TASK TO CARRY OUT => Rewrite all of the data below with the requests included, scaling every number in the answers (box coordinates, point coordinates and distances) by 2.15 and rounding each result to the number of decimal places it originally had, with halves rounded up. Leave out the pictures.

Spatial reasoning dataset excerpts
::::::
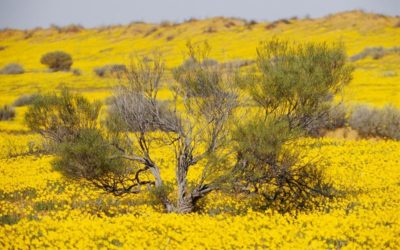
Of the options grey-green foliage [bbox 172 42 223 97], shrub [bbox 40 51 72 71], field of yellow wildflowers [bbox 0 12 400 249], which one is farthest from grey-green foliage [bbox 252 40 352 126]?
shrub [bbox 40 51 72 71]

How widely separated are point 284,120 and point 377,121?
11.4 meters

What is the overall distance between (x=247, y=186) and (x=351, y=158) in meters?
6.99

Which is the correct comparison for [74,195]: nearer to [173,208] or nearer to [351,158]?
[173,208]

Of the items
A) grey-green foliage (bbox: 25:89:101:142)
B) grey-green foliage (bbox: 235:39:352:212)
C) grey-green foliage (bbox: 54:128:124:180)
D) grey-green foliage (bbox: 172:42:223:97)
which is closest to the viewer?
::::::
EXPECTED ANSWER =>
Of the options grey-green foliage [bbox 172 42 223 97], shrub [bbox 40 51 72 71], field of yellow wildflowers [bbox 0 12 400 249], which one is farthest from grey-green foliage [bbox 252 40 352 126]?
shrub [bbox 86 110 155 153]

How widely separated are point 284,120 and point 377,121?
24.5 meters

What is the overall distance between (x=247, y=186) and (x=351, y=158) in meters?
15.03

Which is the correct comparison for [74,195]: nearer to [173,208] or nearer to [351,158]?
[372,447]

Of the items
A) grey-green foliage (bbox: 25:89:101:142)
B) grey-green foliage (bbox: 235:39:352:212)
C) grey-green foliage (bbox: 54:128:124:180)
D) grey-green foliage (bbox: 172:42:223:97)
which is closest to the viewer?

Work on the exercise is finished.